I remember, when I was ten, my parents sent me to a day camp during the summer. It was a normal camp, where we played computer games and drank juice boxes until our parents came to pick us up, occasionally playing dodgeball if it didn’t rain. The kids were nice too, and so were the instructors.
One day, a new boy came to camp, Thomas. He was Vietnamese, and one of the few kids who wasn’t white. To make a long story short, everyone made fun of him, of his Vietnamese eyes and his Vietnamese skin and his Vietnamese lunch that his mother made him every morning. I thought it was odd that we made fun of him for that, because I had never encountered this type of behavior in all my ten years of life. Making fun of someone because they were the slowest at recess was one thing, but this just seemed wrong. I started drinking my juice next to him at snack time, and we became camp friends. He even let me try his lunch, which I didn’t like, but pretended to anyways.

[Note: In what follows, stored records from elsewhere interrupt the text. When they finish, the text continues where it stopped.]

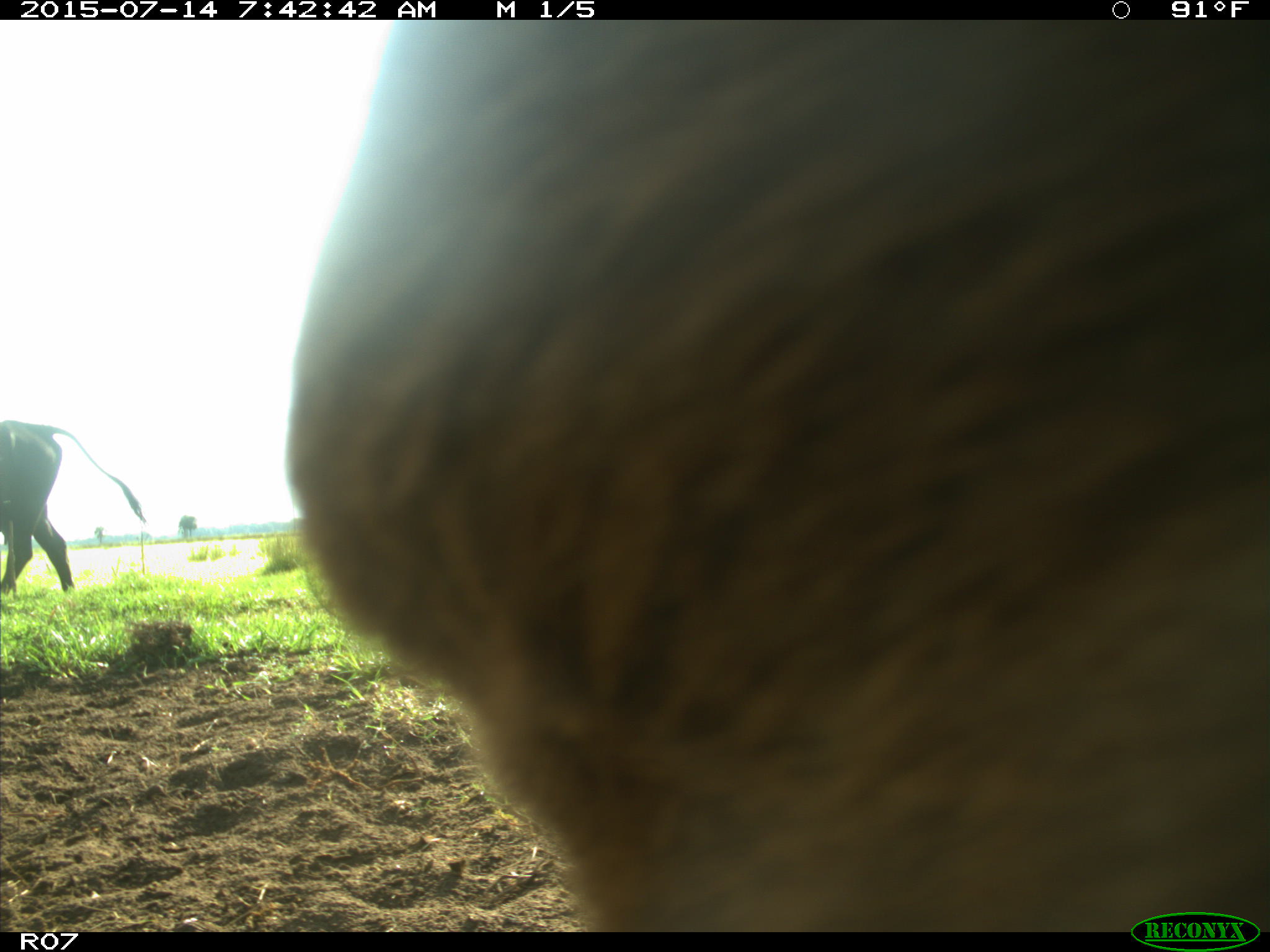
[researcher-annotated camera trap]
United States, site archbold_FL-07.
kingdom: Animalia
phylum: Chordata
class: Mammalia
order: Artiodactyla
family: Bovidae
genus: Bos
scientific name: Bos taurus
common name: domestic cow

My point is that I didn’t think Thomas was weird, because I had been surrounded by kids like him my entire life. Malden High School is the most diverse high school in the state of Massachusetts, and Malden is an extremely diverse community, which causes people like us, students, to be exposed to more cultural diversity than some people experience their whole lives. You might not think that it’s true, but it is — there are schools where there are only three black students, no Gay Straight Alliance, and no Asian Culture Club.
The exposure comes slow, but stays for life. It comes when you walk past five people in a hallway, and each person speaks a different language, and you can identify all five; It comes when you, without any formal training, can speak at least one sentence in fluent Haitian Creole, Spanish, or Cantonese; and it comes when you know to use they/them pronouns when unsure of someone’s gender identity, as a default. In life, there will be people who only know a single culture, their own. In a world such as ours, where Tokyo is only a 16 hour flight away, being steeped in such diversity might be the greatest asset you will have.
The world is a friendly place, take it from me. I remember during my freshman year, I volunteered at a church to help feed the needy around Christmas with the Key Club, and an old woman was talking to me about the direction the world was headed (spoiler: she wasn’t optimistic). She told me “Only the bad things make the news. We never hear about the good.” She was beyond correct.
Today, children are growing up thinking that the Middle East is a permanent war zone, without knowing that it used to be (and still is) a land of vibrant culture and rich history. I wouldn’t call myself a worldly person, but I’ve been to enough places to realize that Americans are very, to put it simply, rude. In a video of Sudanese refugees coming to America, they say “In the United States, people are not friendly…You cannot go to the house of someone you don’t know, though you are all Americans.”
Diversity should not be inversely proportional to friendliness; a nation as diverse as the US shouldn’t play host to such ignorance. My only advice is that knowledge is the bane of ignorance, and that same knowledge lies outside these borders, the porous political boundaries that we are so intent on closing. Travel. Study abroad in Sweden, in Morocco, in Brazil, in New Zealand. Embrace the cultures this planet has to offer, press them against your skin and truly experience the world.